Entries taken from a collection:
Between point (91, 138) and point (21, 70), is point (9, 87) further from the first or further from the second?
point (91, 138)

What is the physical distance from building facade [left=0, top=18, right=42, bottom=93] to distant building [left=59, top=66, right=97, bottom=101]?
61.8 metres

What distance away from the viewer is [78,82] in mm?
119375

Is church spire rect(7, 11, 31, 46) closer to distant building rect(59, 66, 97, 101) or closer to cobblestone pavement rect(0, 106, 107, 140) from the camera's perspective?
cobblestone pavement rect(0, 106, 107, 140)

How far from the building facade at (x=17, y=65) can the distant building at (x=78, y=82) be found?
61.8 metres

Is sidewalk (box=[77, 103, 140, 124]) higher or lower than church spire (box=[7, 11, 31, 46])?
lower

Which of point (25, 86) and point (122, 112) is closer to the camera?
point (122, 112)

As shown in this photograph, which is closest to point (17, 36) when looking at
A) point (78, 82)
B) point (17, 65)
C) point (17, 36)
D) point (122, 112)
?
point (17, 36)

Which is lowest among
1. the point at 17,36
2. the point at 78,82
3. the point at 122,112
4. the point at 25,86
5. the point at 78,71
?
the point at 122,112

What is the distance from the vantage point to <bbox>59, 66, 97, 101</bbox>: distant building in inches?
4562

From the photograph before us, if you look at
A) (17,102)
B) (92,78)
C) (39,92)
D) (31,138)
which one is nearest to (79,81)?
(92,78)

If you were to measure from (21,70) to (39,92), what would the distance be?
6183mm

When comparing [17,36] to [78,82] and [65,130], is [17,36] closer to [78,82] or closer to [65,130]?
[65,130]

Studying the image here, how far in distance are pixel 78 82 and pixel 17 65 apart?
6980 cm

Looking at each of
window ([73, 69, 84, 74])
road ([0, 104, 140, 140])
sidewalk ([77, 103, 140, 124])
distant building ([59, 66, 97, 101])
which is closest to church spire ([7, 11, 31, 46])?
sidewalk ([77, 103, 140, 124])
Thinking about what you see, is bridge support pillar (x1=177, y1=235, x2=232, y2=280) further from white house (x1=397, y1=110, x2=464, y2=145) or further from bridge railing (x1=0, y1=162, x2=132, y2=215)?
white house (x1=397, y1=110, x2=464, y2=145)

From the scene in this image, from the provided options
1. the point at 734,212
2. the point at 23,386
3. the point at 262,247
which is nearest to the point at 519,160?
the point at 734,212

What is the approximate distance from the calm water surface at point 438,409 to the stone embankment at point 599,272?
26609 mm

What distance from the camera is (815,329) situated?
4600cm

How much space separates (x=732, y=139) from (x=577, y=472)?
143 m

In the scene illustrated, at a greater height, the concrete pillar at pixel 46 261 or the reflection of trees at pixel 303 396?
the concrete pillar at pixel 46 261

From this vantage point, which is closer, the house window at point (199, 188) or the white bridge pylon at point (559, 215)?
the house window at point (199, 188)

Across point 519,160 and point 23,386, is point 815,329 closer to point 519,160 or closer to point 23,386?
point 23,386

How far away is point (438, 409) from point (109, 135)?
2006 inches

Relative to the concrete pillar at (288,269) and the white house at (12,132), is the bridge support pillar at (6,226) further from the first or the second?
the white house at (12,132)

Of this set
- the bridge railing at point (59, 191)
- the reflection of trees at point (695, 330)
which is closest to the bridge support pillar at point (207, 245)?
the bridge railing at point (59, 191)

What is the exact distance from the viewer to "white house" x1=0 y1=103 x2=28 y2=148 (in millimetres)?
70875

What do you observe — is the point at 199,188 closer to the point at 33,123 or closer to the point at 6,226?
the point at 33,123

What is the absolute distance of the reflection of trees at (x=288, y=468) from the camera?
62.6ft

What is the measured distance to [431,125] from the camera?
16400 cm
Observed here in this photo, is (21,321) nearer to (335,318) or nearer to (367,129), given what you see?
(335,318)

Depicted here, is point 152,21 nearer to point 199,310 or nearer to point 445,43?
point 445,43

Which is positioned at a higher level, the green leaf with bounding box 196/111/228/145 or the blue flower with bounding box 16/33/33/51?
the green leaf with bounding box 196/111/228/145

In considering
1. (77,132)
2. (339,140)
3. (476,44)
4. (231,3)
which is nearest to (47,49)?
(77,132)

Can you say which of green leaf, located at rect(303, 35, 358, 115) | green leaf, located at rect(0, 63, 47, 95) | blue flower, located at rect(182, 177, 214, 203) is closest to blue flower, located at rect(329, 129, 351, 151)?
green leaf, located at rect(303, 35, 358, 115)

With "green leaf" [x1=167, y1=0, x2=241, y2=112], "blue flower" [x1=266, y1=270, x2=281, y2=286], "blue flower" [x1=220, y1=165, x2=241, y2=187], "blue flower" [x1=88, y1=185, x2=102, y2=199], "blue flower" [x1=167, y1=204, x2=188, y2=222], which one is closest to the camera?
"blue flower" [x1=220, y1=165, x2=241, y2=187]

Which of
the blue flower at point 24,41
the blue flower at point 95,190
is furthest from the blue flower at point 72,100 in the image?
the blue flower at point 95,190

TASK DETAILS: Write out every entry above, word for word.

RESULT FOR THIS TASK:
Between point (91, 138) and point (21, 70), is point (9, 87) further from the first or further from the second?
point (91, 138)

What is the physical distance from building facade [left=0, top=18, right=42, bottom=93] to distant building [left=59, top=66, right=97, bottom=101]?
61.8 metres

What distance away from the viewer is [78,82] in mm?
119375

Is church spire rect(7, 11, 31, 46) closer to distant building rect(59, 66, 97, 101) or closer to cobblestone pavement rect(0, 106, 107, 140) from the camera's perspective?
cobblestone pavement rect(0, 106, 107, 140)

How far from the building facade at (x=17, y=65) can the distant building at (x=78, y=82) be found?
61.8 metres

Is sidewalk (box=[77, 103, 140, 124]) higher or lower than church spire (box=[7, 11, 31, 46])?
lower

Which of point (25, 86) and point (122, 112) is closer to the camera?
point (122, 112)

As shown in this photograph, which is closest to point (17, 36) when looking at
A) point (78, 82)
B) point (17, 65)
C) point (17, 36)
D) point (122, 112)
?
point (17, 36)

Which is lowest among
1. the point at 17,36
2. the point at 78,82
3. the point at 122,112
4. the point at 25,86
5. the point at 78,71
?
the point at 122,112

What is the distance from the vantage point to <bbox>59, 66, 97, 101</bbox>: distant building in inches?
4562

From the photograph before us, if you look at
A) (17,102)
B) (92,78)
C) (39,92)
D) (31,138)
which one is nearest to (79,81)?
(92,78)

If you were to measure from (21,70) to (39,92), what would the distance be?
6183mm

When comparing [17,36] to [78,82] and [65,130], is [17,36] closer to [78,82] or closer to [65,130]?
[65,130]

Studying the image here, how far in distance are pixel 78 82 and pixel 17 65 apart?
6980 cm

Looking at each of
window ([73, 69, 84, 74])
road ([0, 104, 140, 140])
sidewalk ([77, 103, 140, 124])
distant building ([59, 66, 97, 101])
which is closest to church spire ([7, 11, 31, 46])?
sidewalk ([77, 103, 140, 124])
Thinking about what you see, is bridge support pillar (x1=177, y1=235, x2=232, y2=280) further from white house (x1=397, y1=110, x2=464, y2=145) or further from bridge railing (x1=0, y1=162, x2=132, y2=215)?
white house (x1=397, y1=110, x2=464, y2=145)

From the scene in this image, from the provided options
1. the point at 734,212
2. the point at 23,386
3. the point at 262,247
which is nearest to the point at 519,160?
the point at 734,212

What is the approximate distance from the calm water surface at point 438,409 to the stone embankment at point 599,272?
26609 mm

What distance from the camera is (815,329) situated?
4600cm

How much space separates (x=732, y=139) from (x=577, y=472)?
143 m

In the scene illustrated, at a greater height, the concrete pillar at pixel 46 261 or the reflection of trees at pixel 303 396?
the concrete pillar at pixel 46 261

From this vantage point, which is closer, the house window at point (199, 188) or the white bridge pylon at point (559, 215)?
the house window at point (199, 188)

Across point 519,160 and point 23,386, is point 815,329 closer to point 519,160 or closer to point 23,386?
point 23,386

How far away is point (438, 409) from point (109, 135)?
2006 inches

Relative to the concrete pillar at (288,269) and the white house at (12,132), is the bridge support pillar at (6,226) further from the first or the second?
the white house at (12,132)

Of this set
- the bridge railing at point (59, 191)
- the reflection of trees at point (695, 330)
which is closest to the bridge support pillar at point (207, 245)?
the bridge railing at point (59, 191)

What is the exact distance from the viewer to "white house" x1=0 y1=103 x2=28 y2=148 (in millimetres)?
70875

What do you observe — is the point at 199,188 closer to the point at 33,123 or closer to the point at 6,226?
the point at 33,123

What is the absolute distance of the reflection of trees at (x=288, y=468) from the camera?
62.6ft

What is the measured distance to [431,125] from the camera?
16400 cm
Observed here in this photo, is (21,321) nearer to (335,318) or nearer to (367,129), given what you see?
(335,318)

Depicted here, is point 152,21 nearer to point 199,310 or nearer to point 445,43?
point 445,43

Which is positioned at a higher level, the green leaf with bounding box 196/111/228/145 or the blue flower with bounding box 16/33/33/51?
the green leaf with bounding box 196/111/228/145

In considering
1. (77,132)
2. (339,140)
3. (476,44)
4. (231,3)
which is nearest to (47,49)?
(77,132)

Can you say which of green leaf, located at rect(303, 35, 358, 115) | green leaf, located at rect(0, 63, 47, 95) | blue flower, located at rect(182, 177, 214, 203) is closest to blue flower, located at rect(329, 129, 351, 151)?
green leaf, located at rect(303, 35, 358, 115)

With "green leaf" [x1=167, y1=0, x2=241, y2=112], "blue flower" [x1=266, y1=270, x2=281, y2=286], "blue flower" [x1=220, y1=165, x2=241, y2=187], "blue flower" [x1=88, y1=185, x2=102, y2=199], "blue flower" [x1=167, y1=204, x2=188, y2=222], which one is closest to the camera?
"blue flower" [x1=220, y1=165, x2=241, y2=187]

Which of
the blue flower at point 24,41
the blue flower at point 95,190
is furthest from the blue flower at point 72,100 in the image?
the blue flower at point 95,190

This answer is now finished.